The last time we saw my track-prepped Mazda Miata, I was confident. Its only real flaw — the fact that I sat too high in the car — had been fixed. It was perfect in every way, and nothing was going to stop me and my six-foot-tall frame from ripping around at track days all summer long.
Then I bought some safety gear, and the whole thing came crashing down.
To recap, I improved on the safety and the seating position in my Miata by installing a set of FIA-certified fixed-back seats and SFI-certified five-point harnesses. But, as you may already know, safe use of racing harnesses requires that you also use a HANS device — even if your sanctioning body doesn’t.
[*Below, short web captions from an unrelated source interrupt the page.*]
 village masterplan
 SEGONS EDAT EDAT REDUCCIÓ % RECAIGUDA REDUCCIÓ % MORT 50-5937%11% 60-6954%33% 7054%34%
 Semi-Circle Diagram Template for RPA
With the HANS, I decided to buy a new helmet. My SNELL-rated motorcycle helmet is legal in many event organizer’s rulebooks, but the thought of drilling holes in the only thing between my head and a solid steel roll bar was more than a bit off-putting. Plus, an open-face racing helmet would be better for shooting in-car video out on the track.
Since I knew I’d be getting a new helmet, I never tried the broomstick test with my existing one. The test is pretty simple: Rest a broomstick atop both your roll bar and your windshield. Anything that’s above that line (say, your head) is totally unprotected in a rollover should you veer off-track.
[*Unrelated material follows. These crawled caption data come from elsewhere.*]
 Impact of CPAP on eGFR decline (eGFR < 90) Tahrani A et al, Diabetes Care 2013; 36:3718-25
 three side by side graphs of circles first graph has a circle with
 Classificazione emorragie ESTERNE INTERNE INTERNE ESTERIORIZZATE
This past weekend, I finally had the time to visit a safety equipment retailer to pick up the HANS equipment and the new helmet. Excitedly, I hopped in the car in full safety regalia. With my helmet on, I fit under the hardtop with room to spare. This is it, I naively thought. I’m ready for track season.
Then I took the hardtop off, and found my helmet was sticking half an inch above the Miata’s roll bar. Shit.
So the driver’s seat came back out, and the process of relocating it began. Plenty of taller Miata drivers cut out their floors and weld in lowered floor pans to get an extra couple inches of headroom, but I still have much of my Miata’s stock interior and didn’t want to do anything that would prevent re-installation of the factory seats down the line. So, with down no longer being an option, the only alternative was back: Reclining the driver’s seat until my head passed the test.
Here’s the thing about the broomstick test: Depending on your sanctioning body, your head may not simply need to fall below that broom-handle line. Many event organizers want to see your helmet two full inches below the roll bar. Finding half an inch in a Miata is doable; finding two and a half is Herculean.
But I tried. Oh my God, did I try. I spent hours across multiple days changing the seat angle, cutting and rearranging brackets, doing anything I could to force that seat into a place that allowed my Sailor Moon body proportions to safely fit inside. That perfect seat position never materialized. Bringing the seat low enough to pass the broomstick test put the harnesses out of alignment; raising it to bring the harnesses back into spec made the roll bar an issue once again.
So, the towel has been thrown. It seems I’m not cut out for the roadster life. I’m listing the Miata for sale tonight, in hopes that it can help another budding track enthusiast get their start. If you’re under six feet tall, or if your height is all in your legs, all that’s left is to take it racing.
As for me, I’m already on the hunt for something new, with a fixed roof, for the summer track season. Don’t worry, the track blogs will still come — just not from behind the wheel of a Miata.